Created attachment 54871 [details] proposed patch Proposed patch, using a peephole2 in avr-dimode.md to inline calls to __lshrdi3 that require only a single instruction or two (due to truncation). For truncations to char, this is smaller and faster, and for truncations to unsigned short this is the same size, but faster. The drawback is that performing this late (in peephole2) doesn't eliminate the stack frame prolog/epilog. Thoughts?
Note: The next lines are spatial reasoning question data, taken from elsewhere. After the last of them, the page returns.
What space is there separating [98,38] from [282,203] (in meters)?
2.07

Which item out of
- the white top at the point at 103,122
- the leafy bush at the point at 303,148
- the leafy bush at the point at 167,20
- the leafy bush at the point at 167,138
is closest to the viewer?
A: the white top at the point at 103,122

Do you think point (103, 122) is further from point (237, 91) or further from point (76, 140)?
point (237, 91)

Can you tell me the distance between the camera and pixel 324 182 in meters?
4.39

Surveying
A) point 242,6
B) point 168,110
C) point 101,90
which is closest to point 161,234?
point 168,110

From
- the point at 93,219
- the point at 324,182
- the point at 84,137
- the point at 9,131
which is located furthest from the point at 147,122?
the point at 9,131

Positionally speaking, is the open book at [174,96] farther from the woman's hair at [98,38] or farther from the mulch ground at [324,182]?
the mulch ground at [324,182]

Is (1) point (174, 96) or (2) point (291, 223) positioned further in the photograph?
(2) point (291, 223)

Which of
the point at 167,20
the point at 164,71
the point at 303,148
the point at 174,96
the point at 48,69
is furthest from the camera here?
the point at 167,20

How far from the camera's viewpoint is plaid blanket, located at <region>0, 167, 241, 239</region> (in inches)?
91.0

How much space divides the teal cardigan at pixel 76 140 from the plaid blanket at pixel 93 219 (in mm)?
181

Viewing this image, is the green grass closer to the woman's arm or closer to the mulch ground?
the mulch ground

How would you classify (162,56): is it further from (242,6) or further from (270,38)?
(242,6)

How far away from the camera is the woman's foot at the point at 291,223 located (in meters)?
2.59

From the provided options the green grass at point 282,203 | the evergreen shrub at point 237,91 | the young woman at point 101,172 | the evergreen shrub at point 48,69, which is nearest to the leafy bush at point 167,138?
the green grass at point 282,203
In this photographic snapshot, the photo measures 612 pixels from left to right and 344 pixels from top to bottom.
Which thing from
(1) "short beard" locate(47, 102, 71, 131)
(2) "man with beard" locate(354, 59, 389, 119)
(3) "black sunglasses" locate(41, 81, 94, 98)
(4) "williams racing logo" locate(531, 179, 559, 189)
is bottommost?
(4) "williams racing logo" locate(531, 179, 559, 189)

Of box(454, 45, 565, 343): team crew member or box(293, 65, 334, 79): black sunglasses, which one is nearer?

(In reply to Roger Sayle from comment #4) > Created attachment 54871 [details] > proposed patch > > Proposed patch, using a peephole2 in avr-dimode.md to inline calls to > __lshrdi3 that require only a single instruction or two (due to truncation). > For truncations to char, this is smaller and faster, and for truncations to > unsigned short this is the same size, but faster. The drawback is that > performing this late (in peephole2) doesn't eliminate the stack frame > prolog/epilog. Thoughts? Looks good to me. Many thanks!